WORK TO BE COMPLETED:
For the records shown below, return an exact copy that excludes the pictures.

Scraped caption text data:
──────────

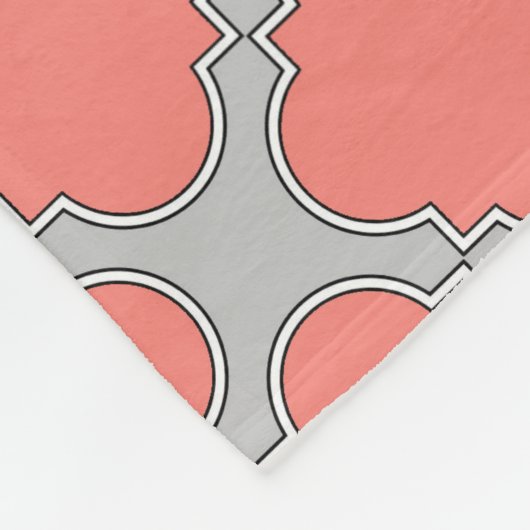 Korallenkoralle und Graukorallen Fleecedecke (Ecke)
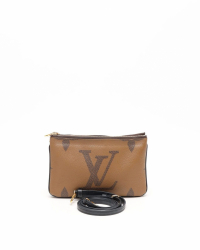 Louis Vuitton Giant Reverse Double Zip Pochette Bag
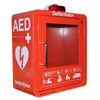 AED Wall Cabinet Red Inc Strobe Light And AED Sign - WAP812M2RL-ALP-InterAktiv Health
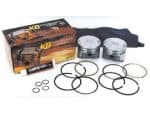 High-performance motorcycle piston kit with rings and hardware for Revelry Motorcycles.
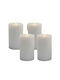 Relaxdays Lămpi Decorative Pentru Masă LED Lumânare 4 Buc 13x7.5 cm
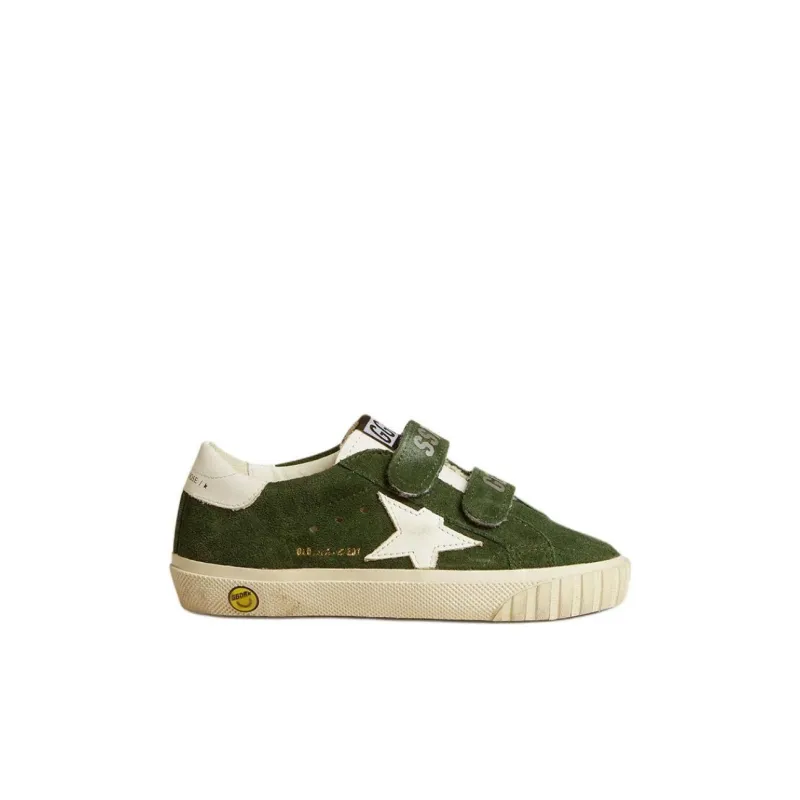 Golden Goose Old School Low Top Kids' Skateboarding Shoes Olive Green Kids'-1
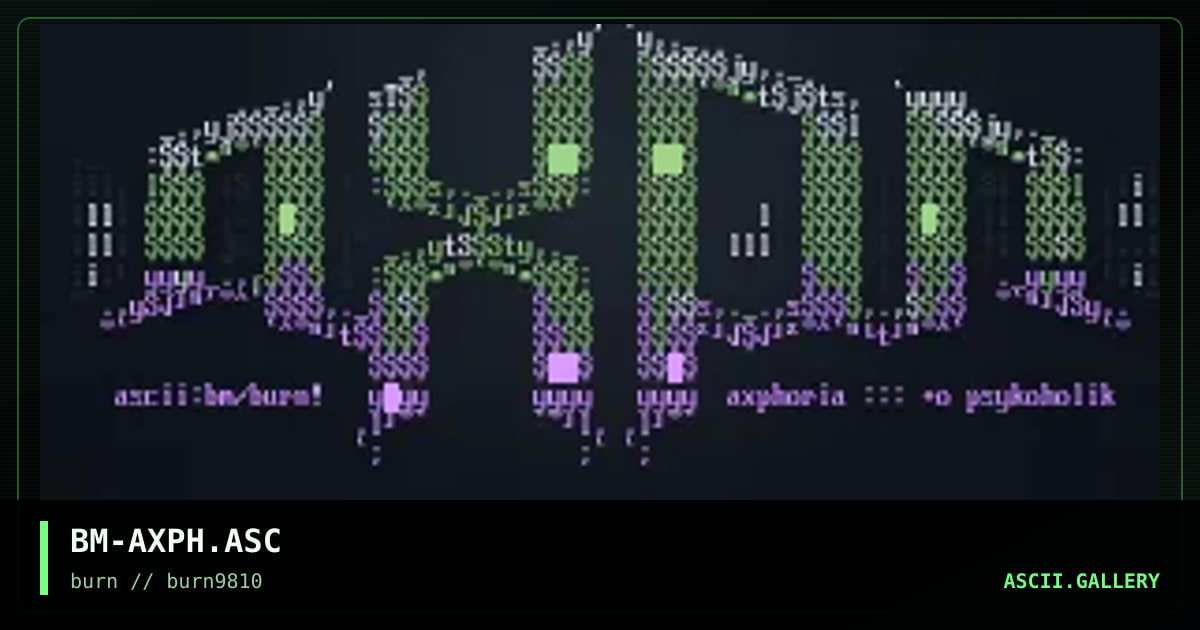 BM-AXPH.ASC, by boilermaker, 1998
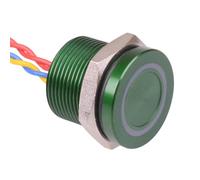 APEM PBAR9AF3000N0G Interruttore Piezo Verde LED 12VDC IP68 19mm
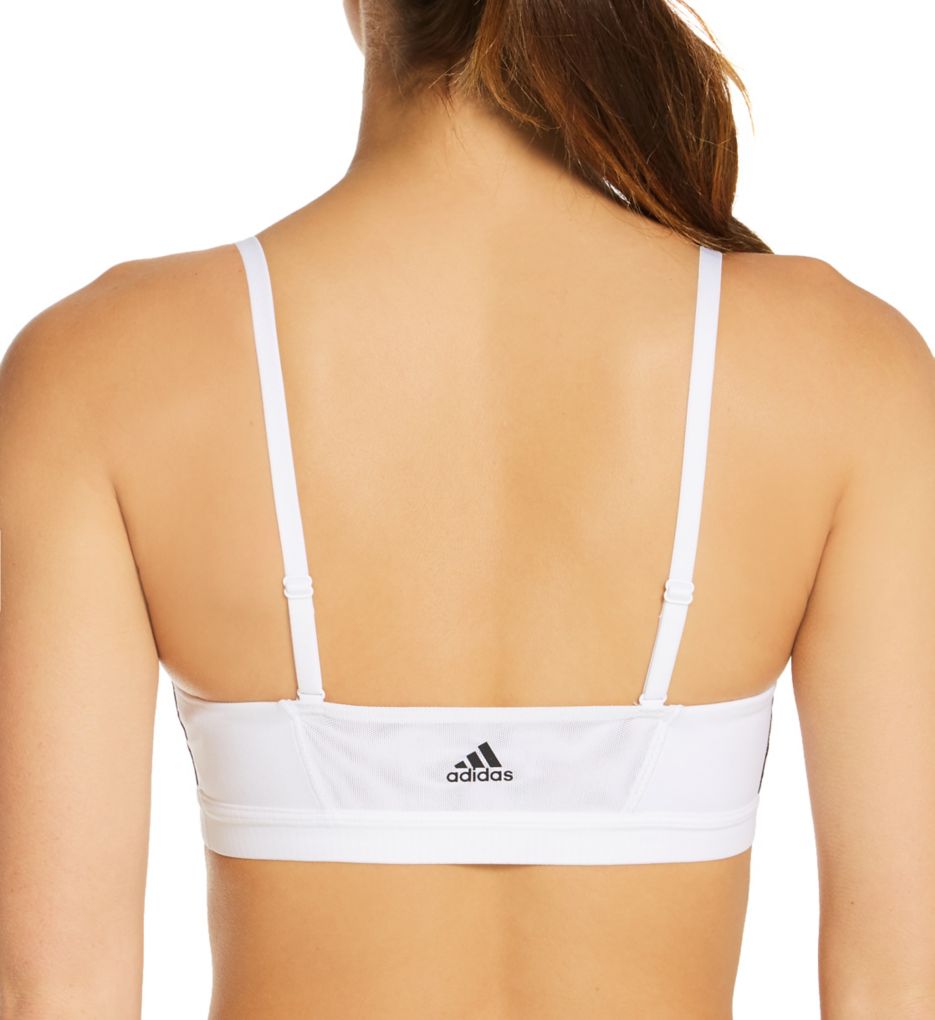 Adidas All Me 3 Stripe Sports Bra FJ7281 - Image 2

──────────

EXERCISE ANSWER:
 Korallenkoralle und Graukorallen Fleecedecke (Ecke)
 Louis Vuitton Giant Reverse Double Zip Pochette Bag
 AED Wall Cabinet Red Inc Strobe Light And AED Sign - WAP812M2RL-ALP-InterAktiv Health
 High-performance motorcycle piston kit with rings and hardware for Revelry Motorcycles.
 Relaxdays Lămpi Decorative Pentru Masă LED Lumânare 4 Buc 13x7.5 cm
 Golden Goose Old School Low Top Kids' Skateboarding Shoes Olive Green Kids'-1
 BM-AXPH.ASC, by boilermaker, 1998
 APEM PBAR9AF3000N0G Interruttore Piezo Verde LED 12VDC IP68 19mm
 Adidas All Me 3 Stripe Sports Bra FJ7281 - Image 2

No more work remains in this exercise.